» WHAT TO DO:
1/ According to the news extract on social media censorship, which district does Senator Michelle Ugenti-Rita represent?
2/ Summarize the news extract on social media censorship in two sentences.

» PAGE EXTRACT:
PHOENIX - Social media censorship has become a controversial topic in recent months.
Now that social media companies have begun censoring, and in some cases, blocking political leaders from their platforms, a Republican senator in Scottsdale is introducing a bill that could get rid of government-based accounts altogether.
"These are accounts from a department, an agency, or officially from a state senator or the state house," said District 23 Republican Senator Michelle Ugenti-Rita.
Ugenti-Rita says Senate Bill 1687 would not apply to elected officials' personal government accounts, but she believes they should not be using taxpayer dollars to fund the operation of the government accounts when some of those accounts are being censored.
"I don't think the government should be in the business of legitimizing platforms snagged in systemic arbitrary censorship of their users."
This news comes after social media sites, including Twitter, chose to censor, and in some cases, permanently ban politicians, namely former President Donald Trump.
Trump was banned after the social media company accused him of using the platform to incite violence.
Dam Hee Kim, Assistant Professor of Communication at the University of Arizona, says she certainly sees why some lawmakers are choosing to move forward with the bill.

» RECORDED INFORMATION:
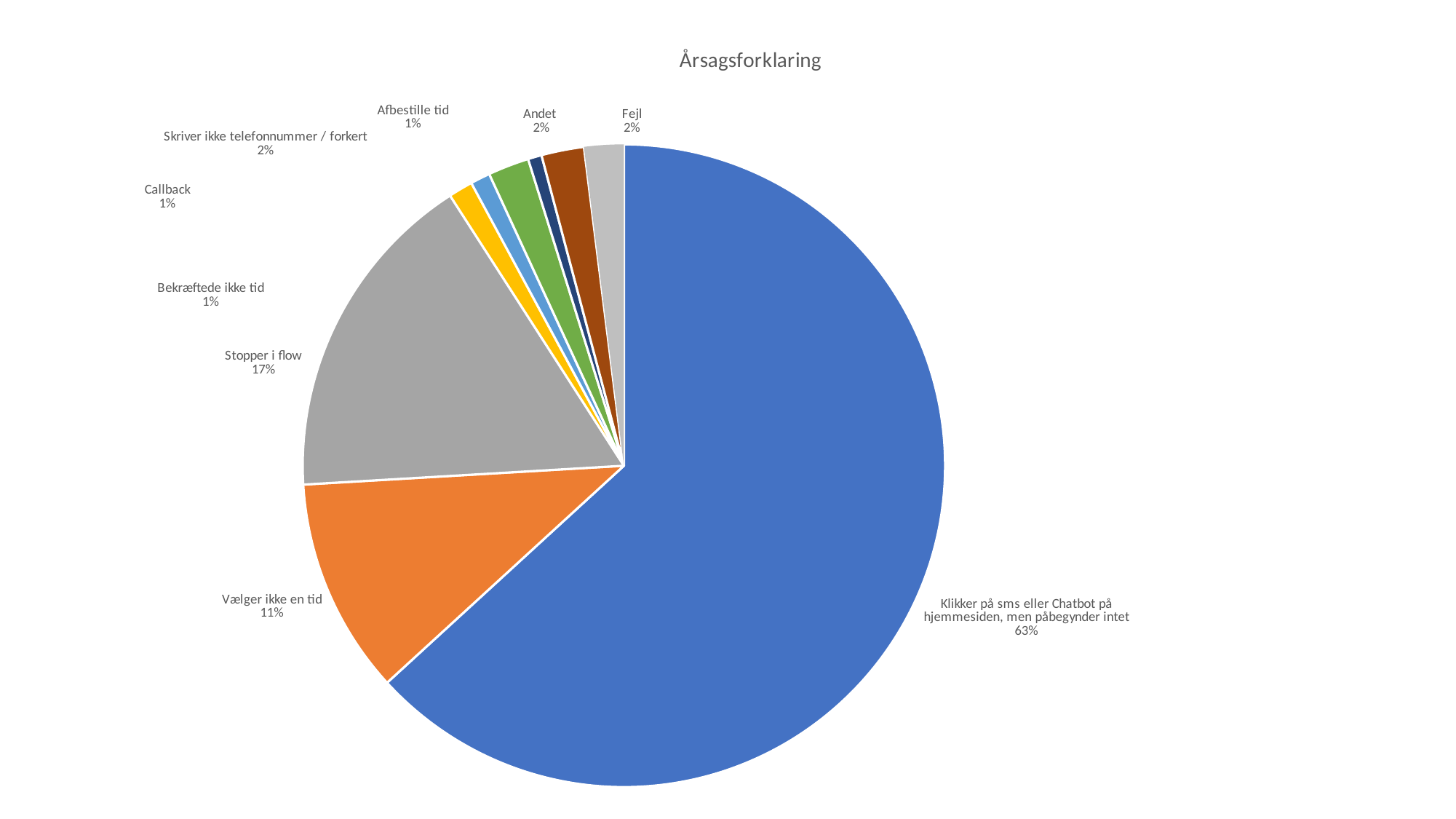
What percentage is shown for "Skriver ikke telefonnummer / forkert"? 2% Which is larger, "Stopper i flow" or "Vælger ikke en tid"? Stopper i flow What share of the pie does "Stopper i flow" represent? 17% What type of chart is shown on the slide? Pie chart What is the title of the chart? Årsagsforklaring What is the difference in percentage points between "Stopper i flow" and "Vælger ikke en tid"? 6 What share of the pie does "Vælger ikke en tid" represent? 11% What colour is the largest slice of the pie? Blue How many slices does the pie chart have? 9 Which category has the largest slice of the pie? Klikker på sms eller Chatbot på hjemmesiden, men påbegynder intet What percentage is shown for "Klikker på sms eller Chatbot på hjemmesiden, men påbegynder intet"? 63% What percentage is shown for "Callback"? 1%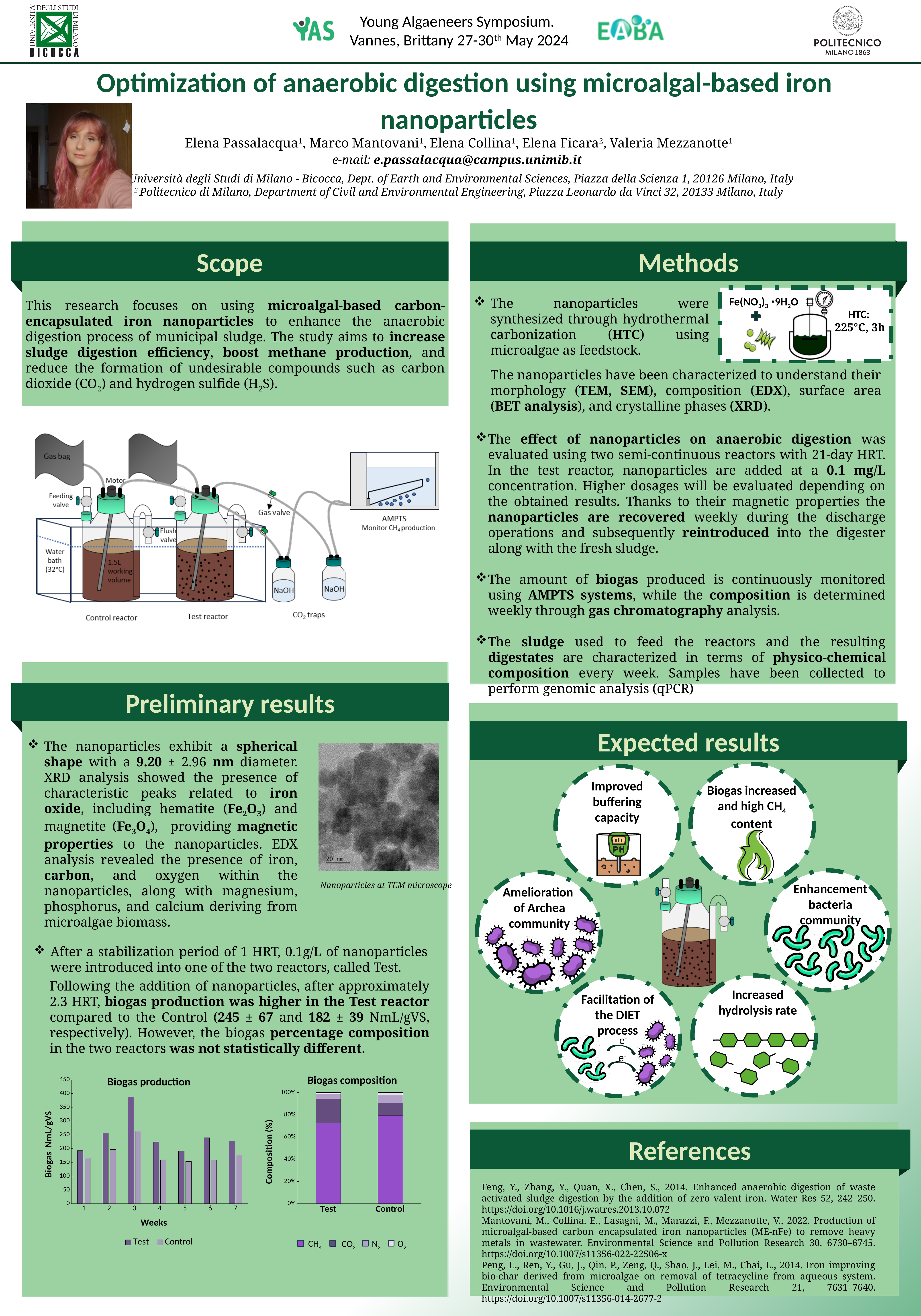
In the 'Biogas composition' chart, which reactor has the larger CH4 share, Test or Control? Control In the 'Biogas production' chart, which is larger in week 3, Test or Control? Test What kind of chart is the 'Biogas production' chart? bar chart How many weeks are shown on the x axis of the 'Biogas production' chart? 7 In the 'Biogas production' chart, is the Test value for week 2 greater or less than 200? greater How many series does the legend of the 'Biogas production' chart list? 2 In the 'Biogas production' chart, is the Control value for week 1 greater or less than 200? less In the 'Biogas composition' chart, is the CH4 share for Test greater or less than 80%? less How many series does the legend of the 'Biogas composition' chart list? 4 In the 'Biogas production' chart, which week has the highest Test value? Week 3 What kind of chart is the 'Biogas composition' chart? stacked bar chart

» RESPONSES FOR EACH TASK:
1/ District 23.

2/ Republican Senator Michelle Ugenti-Rita of Scottsdale is introducing Senate Bill 1687, which could get rid of government-based accounts belonging to a department, an agency, or officially to a state senator or the state house, but would not apply to elected officials' personal government accounts. She believes taxpayer dollars should not fund these accounts when some of them are being censored, and the bill follows sites such as Twitter censoring or banning politicians, including former President Donald Trump.